I'm trying to make this function called walk
in C. The idea is that the function takes as parameters a point in space (represented by an array), a function (pointer), and a step size / learning rate and moves from the provided point in a direction that minimizes the provided function. The problem that I faced is regarding the input function. In my particular case, the function that should be provided to walk
needs to handle variables (not function variables) that are provided at run time. In my case, the variables are the training data set and the labels. And the variables of the function that should be provided to walk
are different from these. (they are the model's parameters)

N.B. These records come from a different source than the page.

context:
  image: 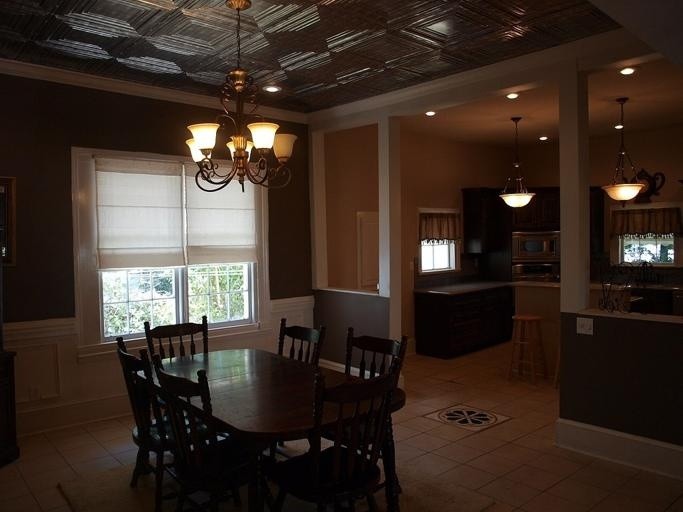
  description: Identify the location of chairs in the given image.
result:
[251,355,401,511]
[144,315,208,415]
[116,336,192,511]
[320,327,408,512]
[275,319,327,447]
[151,352,272,512]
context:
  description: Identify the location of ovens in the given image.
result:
[511,231,560,282]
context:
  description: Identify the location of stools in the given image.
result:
[508,314,549,385]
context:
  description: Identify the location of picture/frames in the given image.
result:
[0,176,17,268]
[356,211,378,290]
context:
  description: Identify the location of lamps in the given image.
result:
[601,97,645,208]
[185,0,298,191]
[498,117,537,208]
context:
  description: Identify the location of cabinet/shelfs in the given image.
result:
[512,187,561,231]
[413,281,512,359]
[462,187,511,255]
[590,185,604,260]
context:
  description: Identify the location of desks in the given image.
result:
[136,347,406,511]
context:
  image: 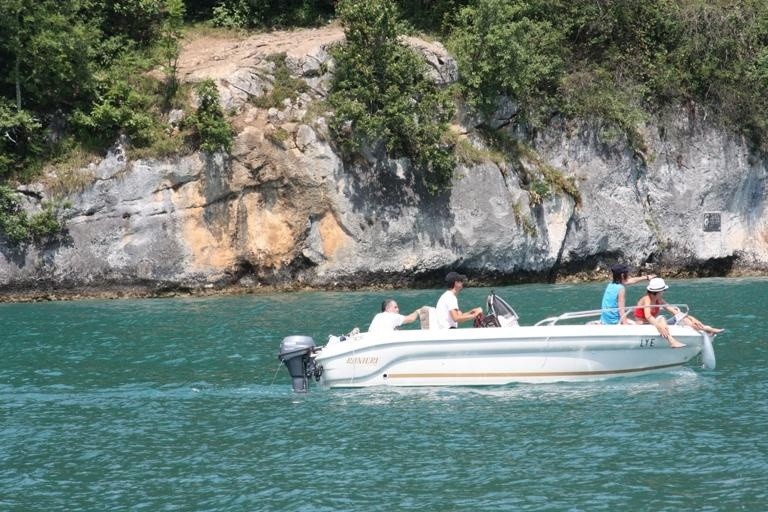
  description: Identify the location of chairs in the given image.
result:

As an example, the function that could be provided to walk
can be defined as such:
int foo(int* X, int X_size, int alpha, int beta) {
ret = 0;
for(int k = 0; k < X_size; k++) {
ret = ret + X[k]*X[k]*alpha + beta;
}
return ret;
}
void walk(int* X, int X_size, float step_size, int (*function)(// function variables)) {
// some instructions
}
foo
is meant to represent a multidimensional function of X
, while alpha
and beta
are mere parameters that are defined at runtime. The problem with this sort of definition is that walk
should be hardcoded to know in respect to which variable should the provided function be differentiated, which violates the principle of separation of concerns. It also needs to receive the parameters alpha
and beta
as variables in order to pass them to function
. This doesn't scale well when there is a different number of parameters.
I thought of defining beta
and alpha
as global variables so that I could define foo
as int foot(int* X, int X_size)
and then walk
as:
void walk(int* X, int X_size, float step_size, int (*function)(int* X, int X_size));
But I'm reluctant to use global variables as they tend to come with their own set of problems. If this helps, I intend to make this as a toy library for machine learning.
Is there a better a way that I could go about implementing this? Let me know if I need to add more context or clarifications.